Il legislatore costruisce disposizioni ad uso e consumo delle grandi società con palesi discriminazioni nei confronti delle piccole e medie. E’ evidente che si tratta di azioni mirate da parte di lobby.

Uno degli esempi è dato dal decreto cd. “semplificazioni” del 2022 (articolo 8, comma 1, lettera b) e comma 1-bis), del decreto-legge 21 giugno 2022, n. 73,) i quali hanno previsto, per le sole società di capitali, che nel caso in cui la società commetta degli errori in contabilità, basta correggerli non appena ci si accorge, e non si pagano né sanzioni (neanche quelle ravvedute), né interessi.
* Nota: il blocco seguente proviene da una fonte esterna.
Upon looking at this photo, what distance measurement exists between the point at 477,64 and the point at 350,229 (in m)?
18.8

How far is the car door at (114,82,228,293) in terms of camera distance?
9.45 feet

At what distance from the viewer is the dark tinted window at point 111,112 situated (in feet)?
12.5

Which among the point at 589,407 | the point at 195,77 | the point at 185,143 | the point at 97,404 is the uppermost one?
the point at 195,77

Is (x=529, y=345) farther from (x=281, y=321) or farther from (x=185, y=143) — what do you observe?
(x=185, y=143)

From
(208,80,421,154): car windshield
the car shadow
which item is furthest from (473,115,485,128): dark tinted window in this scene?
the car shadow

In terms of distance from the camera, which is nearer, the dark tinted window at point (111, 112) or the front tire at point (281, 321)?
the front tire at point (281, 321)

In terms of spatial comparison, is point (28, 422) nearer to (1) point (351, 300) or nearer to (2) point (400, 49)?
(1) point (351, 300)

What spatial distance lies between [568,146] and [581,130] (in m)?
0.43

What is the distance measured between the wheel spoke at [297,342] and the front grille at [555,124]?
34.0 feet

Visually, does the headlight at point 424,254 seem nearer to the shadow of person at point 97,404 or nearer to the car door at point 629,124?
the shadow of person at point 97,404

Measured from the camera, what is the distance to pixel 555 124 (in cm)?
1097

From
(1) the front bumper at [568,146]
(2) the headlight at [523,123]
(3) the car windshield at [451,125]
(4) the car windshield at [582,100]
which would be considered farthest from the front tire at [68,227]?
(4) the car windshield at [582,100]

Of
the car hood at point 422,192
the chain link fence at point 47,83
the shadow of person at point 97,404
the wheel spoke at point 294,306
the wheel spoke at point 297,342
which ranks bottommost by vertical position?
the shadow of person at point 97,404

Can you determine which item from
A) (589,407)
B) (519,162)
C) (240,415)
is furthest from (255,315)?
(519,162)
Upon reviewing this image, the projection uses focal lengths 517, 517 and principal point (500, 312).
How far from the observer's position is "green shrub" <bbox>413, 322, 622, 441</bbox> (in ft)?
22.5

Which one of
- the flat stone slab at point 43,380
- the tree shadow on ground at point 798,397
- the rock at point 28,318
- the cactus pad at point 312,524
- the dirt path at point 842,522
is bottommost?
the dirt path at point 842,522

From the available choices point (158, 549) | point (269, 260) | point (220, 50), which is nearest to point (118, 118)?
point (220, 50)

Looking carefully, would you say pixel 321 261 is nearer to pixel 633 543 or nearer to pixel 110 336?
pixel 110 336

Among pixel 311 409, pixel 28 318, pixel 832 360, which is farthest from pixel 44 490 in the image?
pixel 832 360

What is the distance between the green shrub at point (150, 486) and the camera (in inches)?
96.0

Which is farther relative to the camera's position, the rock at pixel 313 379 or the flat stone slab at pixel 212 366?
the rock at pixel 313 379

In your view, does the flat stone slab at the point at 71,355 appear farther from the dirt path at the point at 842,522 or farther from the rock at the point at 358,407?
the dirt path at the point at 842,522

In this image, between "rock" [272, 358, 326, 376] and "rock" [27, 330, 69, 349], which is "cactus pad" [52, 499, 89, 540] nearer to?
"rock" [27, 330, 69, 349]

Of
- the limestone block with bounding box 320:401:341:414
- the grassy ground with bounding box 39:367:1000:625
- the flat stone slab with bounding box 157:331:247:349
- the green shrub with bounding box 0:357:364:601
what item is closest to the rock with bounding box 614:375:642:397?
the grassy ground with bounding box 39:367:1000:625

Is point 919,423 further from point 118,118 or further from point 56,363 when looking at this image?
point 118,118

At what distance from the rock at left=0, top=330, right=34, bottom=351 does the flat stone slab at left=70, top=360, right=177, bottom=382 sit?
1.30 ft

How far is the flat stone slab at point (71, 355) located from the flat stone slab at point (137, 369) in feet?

Già di per se la disposizione che esclude imprese individuali e società di persone è gravemente discriminatoria. Senonché il legislatore, resosi conto di aver fatto in passo più lungo della gamba, invece di abrogare la norma, ha ristretto la sua applicazione alle sole società con bilancio sottoposto a revisione. Con ciò salvaguardando coloro i quali la norma l’hanno pretesa. Come se, essendo il bilancio soggetto a revisione, l’errore è commesso in buona fede e non è affetto da intento fraudolento. Come dire che se il bilancio è certificato l’errore è un autentico “errore di sbaglio”, mentre se il bilancio non è revisionato allora l’errore non merita alcuna pietà.

La legge delega per la riforma fiscale prosegue nel solco, laddove afferma tra i principi che dovranno essere introdotti quello dell’avvicinamento della base imponibile al risultato di bilancio, nonché la revisione della disciplina dei costi parzialmente deducibili delle imprese. Circa l’avvicinamento della base imponibile al risultato d’esercizio s’immagini cosa può voler dire, ad esempio, contabilizzare ammortamenti superiori a quelli stabiliti dal DM 31.12.1988 e poterli comunque dedurre anche oltre i limiti tabellari. Oppure dedurre gli interessi di mora di competenza ancorché non ancora pagati. Sono solo alcuni esempi che sono presi dalla relazione illustrativa delle Delega. Nell’ambito dei fringe benefit ai dipendenti è noto che questi concorrono a formare il loro reddito in misura parziale e corrispondentemente il datore di lavoro deduce i relativi costi per un importo non superiore al reddito tassato al dipendente.  Ora la riforma prevede una rivisitazione delle disciplina: questa può andare in due direzioni opposte:

  1. i fringe benefit ai dipendenti vengono tassati in misura maggiore di quella attuale;
  2. il datore di lavoro deduce le spese sostenute per i fringe benefit concessi ai dipendenti in misura superiore a quella (scarsa) attuale.

Al momento non è dato sapere.

Ebbene, se la prima soluzione è possibile (poveri dipendenti), certamente verrebbe applicata a tutte le imprese a prescindere dal limite dimensionale. Per un ovvio principio di uniformità. Se anche la seconda dovesse risultare attuata, ci dispiacerebbe se fosse riservata alle sole imprese con bilancio revisionato.  Senonché la delega è chiara sul punto: alcune norme (chiaramente di favore) si applicheranno solo alle società soggette a revisione del bilancio.

Mi direte: un chiaro stimolo per crescere.

Giusto! E allora fatevi prescrivere un po’ di ormoni e poi mettetevi in fila in farmacia!